2日経っても3日経っても、空は一向に明るくならなかった。そして、人々の不安につけ込むように一つの噂が巷に流れ始めた。
『式部卿宮が娶った同性の妻が変事を呼び寄せている』
人の口から口へと伝わり、噂は真実として形になって行く。
翔の耳に入った時には、惺は災厄を振り撒く悪鬼の如き存在にされていた。翔は昴に躊躇 いながらこの噂を話した。
噂は既に宮中に及び帝すら戸惑いをみせていた。陰陽頭は謹慎を命じられ、二人の異母兄は陰陽寮から追われた。昴たちは北山の別荘から、二条の屋敷には戻れなくなった。
魔の包囲網はジワジワと彼ら三人を圧し始めた。
夜毎に影無く出現する鬼に京の人々は怯え切っていた。惺が鬼に変じるとさえ噂する者まで出て来た。
「昴さま…どうか、どうか、私をお見捨てくださりませ。元より魔性を呼ぶ身なれば、これ以上ご迷惑はおかけ出来ません」
出て行く。そうすれば昴と翔は禁裏へ帰れる。
「何を言う!」
顔色を変えた昴に惺は涙を浮かべた瞳で答えた。
「昴さまの妻にしていただき、私は幸せでございました。もう十分でございます」
この人とずっと暮らしていたかった。翔も一緒に暮らした日々は、穏やかで素晴らしかった。もっともっと勉学に励みたかった。だが結局は夢だった。
二人から離れれば、一溜まりもないだろう。魔虫に喰い殺されるのはわかっている。この身が滅びれば災厄を呼ぶ事もないだろう。

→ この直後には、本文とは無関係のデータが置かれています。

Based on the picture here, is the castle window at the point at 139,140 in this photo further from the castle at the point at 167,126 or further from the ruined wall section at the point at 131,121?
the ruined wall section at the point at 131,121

京から出来る限り離れよう。自分が動けば災厄はついて来る筈だ。尊き御身ながら対面をお許しくださった帝。美しく優しい御息所。
全てが夢……
「行かせぬ!これはお前の所為 ではない!」
「たとえそうでありましょうとも、一度たった噂は消えはいたしません。このままではお二方にも累は及びます。
昴さま…東の君さま…お別れでございます」
伏して別れを口にした。出来る限り早く、京を離れなければならない。
「痩せ馬を一頭、御餞別 にくださりませ」
惺はゆっくりと顔を上げて、最初で最後のおねだりをした。
「ならば私も参る」
「昴!?」
「昴さま!?」
驚きの声をあげた二人に昴は静かに告げた。
「もとより皇子としての身なれども東宮ではない。私一人がいなくても禁裏は困りはしないだろう」
生母の身分は高くない。高御座とも縁のない身である。何を惜しむ事があると言うのか。
「御息所さまが御嘆きになられます!」
何としても思いとどまらせなければ。尊き親王の昴を巻き添えにはしたくない。
「では、私の嘆きはどうすればよいのだ、惺?やっと巡り会えたそなたとの縁を、こんなに儚いもので終わらせよと申すか?そして私に残りの人生を如何に生きよと?」
「そうだな。俺たちは三人で一つじゃないか。京を去るならば一緒に、東国へでも参ろうではないか」
翔の言葉にも顔にも、迷いは一切見られなかった。
「東の君さま…」
「翔で良い」
惺を贄 にすれば、怪異はおさまるかもしれない。だが必ずという保証はない。惺だけが目的でこの怪異が起こっているのかどうか、本当のところは誰にもわかってはいないのだ。わからないものに贄を出しても、意味がないのではないか。まして惺に何の罪があると言うのだろうか?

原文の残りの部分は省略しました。